I'll Sleep When I'm Dead: The Dirty Life and Times of Warren Zevon
- Author: Crystal Zevon
- Language: English
- Subject: Biography
- Publisher: Ecco Books
- Publication date: 2007
- Publication place: United States
- Media type: Hardcover, paperback
- ISBN: 978-0-06-076345-9
- OCLC: 76864657
- Dewey Decimal: 782.42166092 B 22
- LC Class: ML420.Z475 Z58 2007

= I'll Sleep When I'm Dead: The Dirty Life and Times of Warren Zevon =

Biography of Warren Zevon

I'll Sleep When I'm Dead: The Dirty Life and Times of Warren Zevon is a biography and oral history of the rock musician Warren Zevon compiled by his ex-wife Crystal Zevon and published May 2007 by Ecco Books.

The book is an unflinching look at Zevon's "high times and hard ways" and contains many admiring reflections on Zevon's work from his famous musical peers, alongside some unsavory revelations. Included are details about Zevon's abusive behavior toward his ex-wife and children in the 1970s, his many sexual dalliances and his return to drinking and drug use after his diagnosis of incurable cancer. Extensive use is made of excerpts from Zevon's private journals, which are concerned largely with his sexual partners, music industry worries and his relationships with his children, Jordan and Ariel.

* _INSTRUCTIONS FOR THE TASK_
According to the text on the Warren Zevon biography, who compiled the book, and what was her relationship to Zevon?

* _GIVEN MATERIAL_
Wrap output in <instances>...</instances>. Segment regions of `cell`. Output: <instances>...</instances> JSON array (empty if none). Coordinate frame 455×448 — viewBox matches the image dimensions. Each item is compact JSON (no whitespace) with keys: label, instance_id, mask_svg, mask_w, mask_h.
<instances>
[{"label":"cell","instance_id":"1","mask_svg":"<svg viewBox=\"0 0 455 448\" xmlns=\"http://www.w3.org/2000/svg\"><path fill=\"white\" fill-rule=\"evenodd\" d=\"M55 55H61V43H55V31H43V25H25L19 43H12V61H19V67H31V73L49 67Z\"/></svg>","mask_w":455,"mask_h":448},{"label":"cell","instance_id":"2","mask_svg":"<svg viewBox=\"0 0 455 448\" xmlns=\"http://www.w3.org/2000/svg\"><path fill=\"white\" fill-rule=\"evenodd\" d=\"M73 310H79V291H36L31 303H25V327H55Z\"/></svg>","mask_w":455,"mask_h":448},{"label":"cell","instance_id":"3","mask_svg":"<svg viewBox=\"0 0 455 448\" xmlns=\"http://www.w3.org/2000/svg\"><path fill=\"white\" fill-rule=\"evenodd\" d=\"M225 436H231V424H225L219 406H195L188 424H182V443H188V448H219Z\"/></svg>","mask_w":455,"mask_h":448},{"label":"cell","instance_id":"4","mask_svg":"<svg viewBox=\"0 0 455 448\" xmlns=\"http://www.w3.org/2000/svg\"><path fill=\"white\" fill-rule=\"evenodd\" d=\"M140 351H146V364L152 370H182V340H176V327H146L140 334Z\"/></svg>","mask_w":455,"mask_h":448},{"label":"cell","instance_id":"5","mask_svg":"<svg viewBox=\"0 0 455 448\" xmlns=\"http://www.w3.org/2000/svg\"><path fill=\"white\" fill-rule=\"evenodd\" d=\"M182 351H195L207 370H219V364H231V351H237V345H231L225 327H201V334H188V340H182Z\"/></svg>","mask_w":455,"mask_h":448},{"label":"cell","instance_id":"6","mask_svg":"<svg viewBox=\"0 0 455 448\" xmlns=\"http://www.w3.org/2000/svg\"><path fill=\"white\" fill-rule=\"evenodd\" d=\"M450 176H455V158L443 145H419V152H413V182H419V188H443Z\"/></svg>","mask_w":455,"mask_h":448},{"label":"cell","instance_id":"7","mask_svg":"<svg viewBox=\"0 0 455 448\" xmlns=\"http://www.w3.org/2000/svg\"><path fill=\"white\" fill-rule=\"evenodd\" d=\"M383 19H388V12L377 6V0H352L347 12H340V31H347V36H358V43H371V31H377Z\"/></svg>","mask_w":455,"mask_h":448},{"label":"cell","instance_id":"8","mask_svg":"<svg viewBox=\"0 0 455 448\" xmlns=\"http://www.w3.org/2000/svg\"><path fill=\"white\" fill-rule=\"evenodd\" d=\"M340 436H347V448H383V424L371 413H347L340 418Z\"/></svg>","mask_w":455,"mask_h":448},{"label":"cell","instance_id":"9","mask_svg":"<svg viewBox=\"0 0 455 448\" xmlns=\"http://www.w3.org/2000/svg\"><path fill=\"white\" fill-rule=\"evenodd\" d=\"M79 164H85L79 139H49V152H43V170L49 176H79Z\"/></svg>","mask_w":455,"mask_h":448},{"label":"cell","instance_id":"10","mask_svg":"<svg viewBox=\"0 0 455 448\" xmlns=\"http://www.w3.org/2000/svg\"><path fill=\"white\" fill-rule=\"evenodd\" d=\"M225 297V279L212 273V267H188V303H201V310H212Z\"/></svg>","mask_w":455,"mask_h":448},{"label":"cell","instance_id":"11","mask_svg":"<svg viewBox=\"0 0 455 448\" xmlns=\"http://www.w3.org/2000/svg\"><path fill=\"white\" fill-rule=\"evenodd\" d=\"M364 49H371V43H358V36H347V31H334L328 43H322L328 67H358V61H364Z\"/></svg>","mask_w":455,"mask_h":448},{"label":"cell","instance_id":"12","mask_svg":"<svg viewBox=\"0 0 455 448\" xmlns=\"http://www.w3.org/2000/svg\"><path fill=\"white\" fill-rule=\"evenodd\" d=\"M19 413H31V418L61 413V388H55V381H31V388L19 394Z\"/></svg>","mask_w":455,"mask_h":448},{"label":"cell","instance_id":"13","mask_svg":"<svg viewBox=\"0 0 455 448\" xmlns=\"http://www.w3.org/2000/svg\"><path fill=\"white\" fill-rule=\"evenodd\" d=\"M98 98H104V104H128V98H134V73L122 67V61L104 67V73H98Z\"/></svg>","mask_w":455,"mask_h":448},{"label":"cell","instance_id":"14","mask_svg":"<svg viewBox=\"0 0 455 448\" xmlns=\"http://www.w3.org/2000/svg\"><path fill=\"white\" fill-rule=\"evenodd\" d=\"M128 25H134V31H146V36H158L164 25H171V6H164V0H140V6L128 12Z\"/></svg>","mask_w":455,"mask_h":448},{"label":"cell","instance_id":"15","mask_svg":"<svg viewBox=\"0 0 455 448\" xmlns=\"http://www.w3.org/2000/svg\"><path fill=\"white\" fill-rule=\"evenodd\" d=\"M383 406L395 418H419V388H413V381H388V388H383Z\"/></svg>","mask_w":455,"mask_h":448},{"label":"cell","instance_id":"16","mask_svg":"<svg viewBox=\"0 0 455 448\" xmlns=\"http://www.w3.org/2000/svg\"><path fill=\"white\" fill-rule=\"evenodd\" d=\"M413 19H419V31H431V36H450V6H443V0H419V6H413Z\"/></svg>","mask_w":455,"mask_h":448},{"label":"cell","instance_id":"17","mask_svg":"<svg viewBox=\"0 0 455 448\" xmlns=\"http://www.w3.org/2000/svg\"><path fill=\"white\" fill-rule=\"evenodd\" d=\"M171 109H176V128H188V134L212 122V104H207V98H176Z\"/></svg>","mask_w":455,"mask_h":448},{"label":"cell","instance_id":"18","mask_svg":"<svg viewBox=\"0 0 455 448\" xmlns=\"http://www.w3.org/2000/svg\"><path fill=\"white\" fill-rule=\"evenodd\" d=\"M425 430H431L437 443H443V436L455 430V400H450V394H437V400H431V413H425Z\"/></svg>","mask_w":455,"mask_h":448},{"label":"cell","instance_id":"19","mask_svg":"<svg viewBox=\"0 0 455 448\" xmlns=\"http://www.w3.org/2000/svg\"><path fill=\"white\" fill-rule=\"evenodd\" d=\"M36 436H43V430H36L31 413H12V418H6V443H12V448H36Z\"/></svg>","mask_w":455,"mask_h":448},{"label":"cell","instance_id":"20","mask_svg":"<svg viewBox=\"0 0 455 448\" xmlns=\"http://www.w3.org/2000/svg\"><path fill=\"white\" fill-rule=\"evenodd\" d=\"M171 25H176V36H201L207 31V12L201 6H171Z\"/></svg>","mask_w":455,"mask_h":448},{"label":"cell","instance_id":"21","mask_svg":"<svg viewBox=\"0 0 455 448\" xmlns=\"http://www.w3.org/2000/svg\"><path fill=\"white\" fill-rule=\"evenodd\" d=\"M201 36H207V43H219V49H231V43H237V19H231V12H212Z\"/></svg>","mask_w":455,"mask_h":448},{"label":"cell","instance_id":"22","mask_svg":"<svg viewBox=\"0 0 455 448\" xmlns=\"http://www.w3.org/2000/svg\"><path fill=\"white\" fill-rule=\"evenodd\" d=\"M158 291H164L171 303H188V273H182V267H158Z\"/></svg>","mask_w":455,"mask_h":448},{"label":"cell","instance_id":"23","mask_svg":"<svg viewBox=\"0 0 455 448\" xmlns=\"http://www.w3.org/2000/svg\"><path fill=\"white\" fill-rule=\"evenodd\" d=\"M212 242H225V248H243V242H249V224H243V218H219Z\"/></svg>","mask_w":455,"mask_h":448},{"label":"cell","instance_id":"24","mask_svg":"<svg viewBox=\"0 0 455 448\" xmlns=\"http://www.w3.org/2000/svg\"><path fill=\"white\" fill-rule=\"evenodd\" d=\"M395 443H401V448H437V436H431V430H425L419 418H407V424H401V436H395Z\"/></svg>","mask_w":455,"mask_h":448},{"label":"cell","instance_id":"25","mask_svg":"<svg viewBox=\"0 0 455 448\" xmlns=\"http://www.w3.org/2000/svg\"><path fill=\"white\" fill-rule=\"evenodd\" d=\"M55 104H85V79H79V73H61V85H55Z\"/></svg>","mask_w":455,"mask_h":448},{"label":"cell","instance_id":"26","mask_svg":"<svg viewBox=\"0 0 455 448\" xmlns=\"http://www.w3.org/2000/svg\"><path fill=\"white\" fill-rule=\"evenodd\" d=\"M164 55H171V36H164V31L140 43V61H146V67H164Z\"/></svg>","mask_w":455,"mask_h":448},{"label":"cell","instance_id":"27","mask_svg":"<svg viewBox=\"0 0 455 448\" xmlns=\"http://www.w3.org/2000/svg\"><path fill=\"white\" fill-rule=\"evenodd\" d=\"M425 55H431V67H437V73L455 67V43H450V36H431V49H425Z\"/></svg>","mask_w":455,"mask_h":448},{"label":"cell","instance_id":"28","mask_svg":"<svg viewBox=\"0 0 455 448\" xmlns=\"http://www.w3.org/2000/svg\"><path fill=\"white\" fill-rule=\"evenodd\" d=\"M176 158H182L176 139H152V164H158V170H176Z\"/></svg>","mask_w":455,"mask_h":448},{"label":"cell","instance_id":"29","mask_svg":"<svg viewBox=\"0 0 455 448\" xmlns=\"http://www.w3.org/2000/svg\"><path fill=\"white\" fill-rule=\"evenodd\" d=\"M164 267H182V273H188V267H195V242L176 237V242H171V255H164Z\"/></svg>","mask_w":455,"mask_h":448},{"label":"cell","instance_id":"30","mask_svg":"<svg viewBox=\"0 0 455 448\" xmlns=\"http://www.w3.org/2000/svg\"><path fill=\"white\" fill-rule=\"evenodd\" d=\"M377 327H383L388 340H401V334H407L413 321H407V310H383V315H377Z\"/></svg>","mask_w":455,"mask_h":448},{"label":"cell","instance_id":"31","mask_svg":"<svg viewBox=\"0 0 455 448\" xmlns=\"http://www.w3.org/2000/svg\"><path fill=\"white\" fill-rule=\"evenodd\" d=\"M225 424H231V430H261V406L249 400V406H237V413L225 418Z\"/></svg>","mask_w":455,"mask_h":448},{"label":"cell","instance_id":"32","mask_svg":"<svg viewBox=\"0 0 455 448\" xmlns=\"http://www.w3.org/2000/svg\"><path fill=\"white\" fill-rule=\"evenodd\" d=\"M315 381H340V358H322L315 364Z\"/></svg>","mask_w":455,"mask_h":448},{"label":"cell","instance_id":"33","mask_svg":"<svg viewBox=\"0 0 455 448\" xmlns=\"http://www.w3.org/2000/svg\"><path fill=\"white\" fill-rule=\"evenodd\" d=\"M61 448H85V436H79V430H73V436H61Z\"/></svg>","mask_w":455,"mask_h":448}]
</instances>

* _WRITTEN RESPONSE_
Crystal Zevon, his ex-wife.